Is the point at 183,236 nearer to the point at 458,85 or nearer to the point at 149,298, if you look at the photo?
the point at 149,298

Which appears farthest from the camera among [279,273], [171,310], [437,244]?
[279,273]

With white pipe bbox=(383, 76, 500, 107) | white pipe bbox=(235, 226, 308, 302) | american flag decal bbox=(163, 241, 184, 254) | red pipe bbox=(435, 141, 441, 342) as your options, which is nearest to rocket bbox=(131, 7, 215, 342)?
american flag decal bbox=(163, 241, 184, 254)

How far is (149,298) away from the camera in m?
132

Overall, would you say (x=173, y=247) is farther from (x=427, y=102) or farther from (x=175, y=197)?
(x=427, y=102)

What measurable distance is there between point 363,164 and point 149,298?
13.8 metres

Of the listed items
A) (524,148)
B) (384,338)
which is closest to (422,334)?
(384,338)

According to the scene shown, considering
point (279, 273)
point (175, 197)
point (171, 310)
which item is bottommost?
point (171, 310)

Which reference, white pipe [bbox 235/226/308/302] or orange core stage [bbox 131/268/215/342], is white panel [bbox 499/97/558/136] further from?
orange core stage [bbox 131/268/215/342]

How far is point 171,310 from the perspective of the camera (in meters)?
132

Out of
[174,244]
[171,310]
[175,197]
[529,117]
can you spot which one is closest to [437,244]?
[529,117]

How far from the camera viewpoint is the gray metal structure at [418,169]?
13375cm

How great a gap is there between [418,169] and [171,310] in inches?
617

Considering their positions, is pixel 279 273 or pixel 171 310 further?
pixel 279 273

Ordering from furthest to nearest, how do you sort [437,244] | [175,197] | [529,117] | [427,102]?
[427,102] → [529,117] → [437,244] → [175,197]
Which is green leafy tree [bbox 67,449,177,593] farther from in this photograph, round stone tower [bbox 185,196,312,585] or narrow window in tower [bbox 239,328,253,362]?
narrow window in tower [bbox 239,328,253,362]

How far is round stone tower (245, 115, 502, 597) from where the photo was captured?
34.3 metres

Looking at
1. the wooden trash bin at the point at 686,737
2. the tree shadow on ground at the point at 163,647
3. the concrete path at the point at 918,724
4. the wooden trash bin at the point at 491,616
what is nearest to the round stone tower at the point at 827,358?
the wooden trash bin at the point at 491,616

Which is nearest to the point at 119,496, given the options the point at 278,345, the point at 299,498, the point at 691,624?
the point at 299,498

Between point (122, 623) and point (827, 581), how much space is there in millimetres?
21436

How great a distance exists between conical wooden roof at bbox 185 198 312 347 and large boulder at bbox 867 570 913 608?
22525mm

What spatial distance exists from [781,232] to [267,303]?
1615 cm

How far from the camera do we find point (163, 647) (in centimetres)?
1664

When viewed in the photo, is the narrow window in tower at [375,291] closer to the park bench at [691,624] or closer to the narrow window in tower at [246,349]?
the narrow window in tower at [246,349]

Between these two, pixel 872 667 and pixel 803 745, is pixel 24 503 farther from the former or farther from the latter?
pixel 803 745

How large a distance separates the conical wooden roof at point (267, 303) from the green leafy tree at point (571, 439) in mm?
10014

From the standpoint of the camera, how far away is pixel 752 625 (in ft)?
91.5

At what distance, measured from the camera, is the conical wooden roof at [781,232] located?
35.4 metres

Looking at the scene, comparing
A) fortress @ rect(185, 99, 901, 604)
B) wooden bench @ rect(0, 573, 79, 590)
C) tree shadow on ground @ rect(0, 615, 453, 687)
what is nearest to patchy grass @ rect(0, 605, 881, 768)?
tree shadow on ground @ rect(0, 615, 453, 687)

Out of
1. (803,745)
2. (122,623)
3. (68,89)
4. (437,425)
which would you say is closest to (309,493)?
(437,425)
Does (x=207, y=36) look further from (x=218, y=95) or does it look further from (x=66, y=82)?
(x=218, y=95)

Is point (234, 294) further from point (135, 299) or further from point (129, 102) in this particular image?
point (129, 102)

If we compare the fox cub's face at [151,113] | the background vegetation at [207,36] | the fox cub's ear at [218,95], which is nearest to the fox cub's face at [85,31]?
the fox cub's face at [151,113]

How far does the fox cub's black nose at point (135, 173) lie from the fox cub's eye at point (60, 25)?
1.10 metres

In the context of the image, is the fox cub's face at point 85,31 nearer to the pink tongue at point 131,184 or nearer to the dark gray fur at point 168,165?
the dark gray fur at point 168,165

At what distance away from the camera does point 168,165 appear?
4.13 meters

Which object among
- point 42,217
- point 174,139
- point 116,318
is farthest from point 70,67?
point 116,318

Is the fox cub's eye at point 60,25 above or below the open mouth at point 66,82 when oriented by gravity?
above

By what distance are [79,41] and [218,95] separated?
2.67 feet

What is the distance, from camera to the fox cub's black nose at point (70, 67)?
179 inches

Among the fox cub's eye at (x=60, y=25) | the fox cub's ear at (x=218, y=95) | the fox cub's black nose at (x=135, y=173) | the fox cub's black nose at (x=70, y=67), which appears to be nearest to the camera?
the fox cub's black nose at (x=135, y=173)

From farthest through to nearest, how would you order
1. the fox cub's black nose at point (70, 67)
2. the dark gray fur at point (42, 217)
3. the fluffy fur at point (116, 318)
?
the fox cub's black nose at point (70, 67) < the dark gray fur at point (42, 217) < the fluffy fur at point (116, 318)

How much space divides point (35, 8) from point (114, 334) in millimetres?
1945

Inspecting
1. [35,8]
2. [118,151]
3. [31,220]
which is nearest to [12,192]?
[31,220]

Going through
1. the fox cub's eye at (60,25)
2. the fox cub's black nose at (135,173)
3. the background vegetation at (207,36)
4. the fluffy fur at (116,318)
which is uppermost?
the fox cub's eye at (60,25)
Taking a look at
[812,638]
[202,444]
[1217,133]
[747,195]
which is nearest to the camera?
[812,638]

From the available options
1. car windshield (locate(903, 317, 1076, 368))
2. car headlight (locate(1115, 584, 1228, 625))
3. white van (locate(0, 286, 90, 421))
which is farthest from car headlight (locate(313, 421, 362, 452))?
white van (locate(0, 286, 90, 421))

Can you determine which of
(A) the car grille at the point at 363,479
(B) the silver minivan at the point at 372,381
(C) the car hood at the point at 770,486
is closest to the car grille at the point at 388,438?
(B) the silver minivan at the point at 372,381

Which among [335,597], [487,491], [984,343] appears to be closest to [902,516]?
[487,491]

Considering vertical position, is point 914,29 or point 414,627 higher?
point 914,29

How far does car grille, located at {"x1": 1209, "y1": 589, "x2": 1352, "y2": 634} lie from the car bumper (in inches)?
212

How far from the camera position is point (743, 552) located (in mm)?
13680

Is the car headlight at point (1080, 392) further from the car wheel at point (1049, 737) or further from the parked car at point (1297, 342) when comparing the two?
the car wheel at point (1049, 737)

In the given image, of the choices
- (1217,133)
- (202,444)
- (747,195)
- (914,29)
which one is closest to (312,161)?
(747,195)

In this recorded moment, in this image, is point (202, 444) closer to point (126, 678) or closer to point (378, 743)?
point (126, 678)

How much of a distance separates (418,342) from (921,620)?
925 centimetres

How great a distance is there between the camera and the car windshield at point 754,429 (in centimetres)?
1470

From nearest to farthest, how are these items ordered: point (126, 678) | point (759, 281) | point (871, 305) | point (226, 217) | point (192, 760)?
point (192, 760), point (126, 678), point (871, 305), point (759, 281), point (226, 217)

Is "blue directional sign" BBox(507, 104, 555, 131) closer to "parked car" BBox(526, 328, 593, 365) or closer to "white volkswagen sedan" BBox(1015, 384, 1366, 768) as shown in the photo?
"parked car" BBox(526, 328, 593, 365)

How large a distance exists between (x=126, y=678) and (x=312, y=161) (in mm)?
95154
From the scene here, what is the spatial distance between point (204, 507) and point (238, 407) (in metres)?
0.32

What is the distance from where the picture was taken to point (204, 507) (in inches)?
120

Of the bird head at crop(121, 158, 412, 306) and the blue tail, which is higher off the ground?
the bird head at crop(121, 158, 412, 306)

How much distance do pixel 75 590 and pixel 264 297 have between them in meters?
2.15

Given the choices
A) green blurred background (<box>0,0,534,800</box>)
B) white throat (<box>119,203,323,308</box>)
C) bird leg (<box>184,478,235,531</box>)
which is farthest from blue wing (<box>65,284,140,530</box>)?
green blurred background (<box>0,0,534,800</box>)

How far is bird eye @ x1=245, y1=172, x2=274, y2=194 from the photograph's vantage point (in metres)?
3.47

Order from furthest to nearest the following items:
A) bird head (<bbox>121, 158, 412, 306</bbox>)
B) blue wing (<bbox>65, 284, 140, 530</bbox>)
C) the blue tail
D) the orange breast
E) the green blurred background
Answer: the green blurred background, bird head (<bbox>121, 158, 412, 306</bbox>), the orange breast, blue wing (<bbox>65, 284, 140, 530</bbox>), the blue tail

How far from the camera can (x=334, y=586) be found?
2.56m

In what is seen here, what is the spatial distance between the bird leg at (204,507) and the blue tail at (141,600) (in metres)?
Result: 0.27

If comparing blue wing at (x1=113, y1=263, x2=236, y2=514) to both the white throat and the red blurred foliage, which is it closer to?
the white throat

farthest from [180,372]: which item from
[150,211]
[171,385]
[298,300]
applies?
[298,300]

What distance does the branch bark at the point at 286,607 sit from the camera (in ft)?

CHALLENGE: Reproduce the listing from the line with "farthest from [180,372]: which item from" through its end, swapping "camera" for "lens" and leaving everything else untouched.

FINAL ANSWER:
farthest from [180,372]: which item from
[150,211]
[171,385]
[298,300]
applies?
[298,300]

What distance does the branch bark at the point at 286,607 sit from the lens (in ft)?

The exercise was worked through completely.